Problem to work on:
Rewrite the records from their first line through the line containing "417 centimetres", replacing every "camera" with "viewer" and leaving everything else unchanged.

[Spatial relationship records]

-- BEGIN --

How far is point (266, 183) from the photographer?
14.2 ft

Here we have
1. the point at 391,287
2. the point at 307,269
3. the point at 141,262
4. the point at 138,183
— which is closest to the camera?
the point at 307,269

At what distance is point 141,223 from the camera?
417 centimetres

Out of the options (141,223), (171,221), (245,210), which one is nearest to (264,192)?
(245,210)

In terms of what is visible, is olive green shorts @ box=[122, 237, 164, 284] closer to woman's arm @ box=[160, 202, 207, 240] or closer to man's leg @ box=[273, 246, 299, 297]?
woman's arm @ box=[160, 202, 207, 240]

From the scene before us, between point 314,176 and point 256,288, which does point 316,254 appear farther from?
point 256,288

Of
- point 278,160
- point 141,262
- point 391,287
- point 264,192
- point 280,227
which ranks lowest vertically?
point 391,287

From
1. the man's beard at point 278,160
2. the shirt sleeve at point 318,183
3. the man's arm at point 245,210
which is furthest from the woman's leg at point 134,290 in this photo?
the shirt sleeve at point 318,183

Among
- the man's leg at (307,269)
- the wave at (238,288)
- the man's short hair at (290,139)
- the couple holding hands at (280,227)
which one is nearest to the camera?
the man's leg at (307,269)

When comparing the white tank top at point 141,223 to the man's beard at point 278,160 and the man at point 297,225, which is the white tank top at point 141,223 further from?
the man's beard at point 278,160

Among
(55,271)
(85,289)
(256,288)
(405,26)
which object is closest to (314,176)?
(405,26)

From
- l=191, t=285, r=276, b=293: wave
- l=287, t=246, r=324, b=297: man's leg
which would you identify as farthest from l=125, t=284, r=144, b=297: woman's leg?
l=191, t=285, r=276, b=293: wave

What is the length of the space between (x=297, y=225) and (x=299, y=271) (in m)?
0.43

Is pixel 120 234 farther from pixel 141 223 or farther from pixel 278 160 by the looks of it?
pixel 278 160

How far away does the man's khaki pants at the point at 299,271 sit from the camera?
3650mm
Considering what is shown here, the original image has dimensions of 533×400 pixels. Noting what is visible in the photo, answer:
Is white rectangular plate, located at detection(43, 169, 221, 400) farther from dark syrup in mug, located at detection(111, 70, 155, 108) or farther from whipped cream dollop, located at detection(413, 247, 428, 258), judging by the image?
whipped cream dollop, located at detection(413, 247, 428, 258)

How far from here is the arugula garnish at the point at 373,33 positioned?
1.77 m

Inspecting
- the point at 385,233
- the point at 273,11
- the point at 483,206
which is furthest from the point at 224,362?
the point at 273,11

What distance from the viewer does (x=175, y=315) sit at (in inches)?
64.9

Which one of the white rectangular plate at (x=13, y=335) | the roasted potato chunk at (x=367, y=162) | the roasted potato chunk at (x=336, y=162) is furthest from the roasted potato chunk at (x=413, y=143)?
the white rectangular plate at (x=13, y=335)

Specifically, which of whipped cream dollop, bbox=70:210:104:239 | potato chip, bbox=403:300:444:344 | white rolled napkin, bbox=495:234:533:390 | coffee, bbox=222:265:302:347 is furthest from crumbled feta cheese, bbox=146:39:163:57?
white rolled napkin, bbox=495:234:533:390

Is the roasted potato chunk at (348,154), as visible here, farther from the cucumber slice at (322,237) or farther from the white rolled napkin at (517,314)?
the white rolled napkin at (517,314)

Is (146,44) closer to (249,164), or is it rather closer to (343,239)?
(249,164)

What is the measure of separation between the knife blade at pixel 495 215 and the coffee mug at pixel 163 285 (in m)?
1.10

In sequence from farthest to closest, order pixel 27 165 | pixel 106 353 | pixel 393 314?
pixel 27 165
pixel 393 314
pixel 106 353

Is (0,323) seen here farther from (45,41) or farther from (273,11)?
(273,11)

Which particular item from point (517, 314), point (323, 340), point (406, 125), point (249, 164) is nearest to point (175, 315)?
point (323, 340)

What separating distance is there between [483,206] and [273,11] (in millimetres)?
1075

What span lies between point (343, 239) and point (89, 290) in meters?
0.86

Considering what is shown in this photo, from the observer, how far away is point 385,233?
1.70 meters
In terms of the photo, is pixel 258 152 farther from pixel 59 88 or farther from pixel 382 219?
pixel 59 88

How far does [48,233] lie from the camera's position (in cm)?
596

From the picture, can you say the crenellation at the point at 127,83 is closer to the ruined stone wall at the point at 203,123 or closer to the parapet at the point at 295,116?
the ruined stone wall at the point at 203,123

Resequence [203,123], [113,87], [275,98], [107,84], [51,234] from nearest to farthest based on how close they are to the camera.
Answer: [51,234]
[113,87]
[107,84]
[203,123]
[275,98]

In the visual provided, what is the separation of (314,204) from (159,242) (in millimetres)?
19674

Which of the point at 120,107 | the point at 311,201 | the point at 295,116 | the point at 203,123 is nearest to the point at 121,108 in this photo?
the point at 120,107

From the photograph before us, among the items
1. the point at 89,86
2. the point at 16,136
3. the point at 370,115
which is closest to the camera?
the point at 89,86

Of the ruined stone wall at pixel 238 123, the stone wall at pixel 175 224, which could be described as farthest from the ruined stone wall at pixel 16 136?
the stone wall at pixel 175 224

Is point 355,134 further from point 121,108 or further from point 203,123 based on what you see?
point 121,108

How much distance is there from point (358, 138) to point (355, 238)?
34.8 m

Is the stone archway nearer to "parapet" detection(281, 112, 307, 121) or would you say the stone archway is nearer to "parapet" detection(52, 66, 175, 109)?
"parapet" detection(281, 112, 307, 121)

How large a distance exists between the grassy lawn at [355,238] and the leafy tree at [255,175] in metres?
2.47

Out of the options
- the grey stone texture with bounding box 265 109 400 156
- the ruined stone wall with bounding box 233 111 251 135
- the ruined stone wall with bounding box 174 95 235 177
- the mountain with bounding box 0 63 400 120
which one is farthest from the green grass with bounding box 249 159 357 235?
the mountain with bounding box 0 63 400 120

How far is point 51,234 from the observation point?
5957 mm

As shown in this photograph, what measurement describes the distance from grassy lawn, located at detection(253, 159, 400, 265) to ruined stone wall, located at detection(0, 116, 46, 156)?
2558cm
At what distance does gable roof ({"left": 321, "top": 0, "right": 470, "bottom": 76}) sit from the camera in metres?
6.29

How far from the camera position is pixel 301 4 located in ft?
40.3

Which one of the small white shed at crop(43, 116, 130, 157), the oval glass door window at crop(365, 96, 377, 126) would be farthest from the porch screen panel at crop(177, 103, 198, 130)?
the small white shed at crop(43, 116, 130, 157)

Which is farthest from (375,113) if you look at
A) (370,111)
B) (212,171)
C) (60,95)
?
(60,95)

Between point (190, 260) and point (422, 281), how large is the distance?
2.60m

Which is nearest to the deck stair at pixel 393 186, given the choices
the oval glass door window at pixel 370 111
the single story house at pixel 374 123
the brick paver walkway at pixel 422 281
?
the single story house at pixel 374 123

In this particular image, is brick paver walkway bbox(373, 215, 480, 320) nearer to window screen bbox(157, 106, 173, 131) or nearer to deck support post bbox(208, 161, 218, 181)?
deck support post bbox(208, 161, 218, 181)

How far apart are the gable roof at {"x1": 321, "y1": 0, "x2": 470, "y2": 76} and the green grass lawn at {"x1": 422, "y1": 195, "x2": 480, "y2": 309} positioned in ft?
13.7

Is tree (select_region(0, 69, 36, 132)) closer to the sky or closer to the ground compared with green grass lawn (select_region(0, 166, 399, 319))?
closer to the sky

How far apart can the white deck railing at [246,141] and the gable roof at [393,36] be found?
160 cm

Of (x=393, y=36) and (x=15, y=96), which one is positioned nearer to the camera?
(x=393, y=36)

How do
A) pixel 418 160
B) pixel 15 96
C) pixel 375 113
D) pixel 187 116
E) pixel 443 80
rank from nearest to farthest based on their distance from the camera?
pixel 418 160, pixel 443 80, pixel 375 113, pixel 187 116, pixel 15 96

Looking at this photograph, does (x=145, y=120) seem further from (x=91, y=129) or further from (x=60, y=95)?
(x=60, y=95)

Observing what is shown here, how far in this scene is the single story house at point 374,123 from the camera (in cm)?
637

-- END --

Exercise response:
How far is point (266, 183) from the photographer?
14.2 ft

Here we have
1. the point at 391,287
2. the point at 307,269
3. the point at 141,262
4. the point at 138,183
— which is closest to the viewer?
the point at 307,269

At what distance is point 141,223 from the viewer?
417 centimetres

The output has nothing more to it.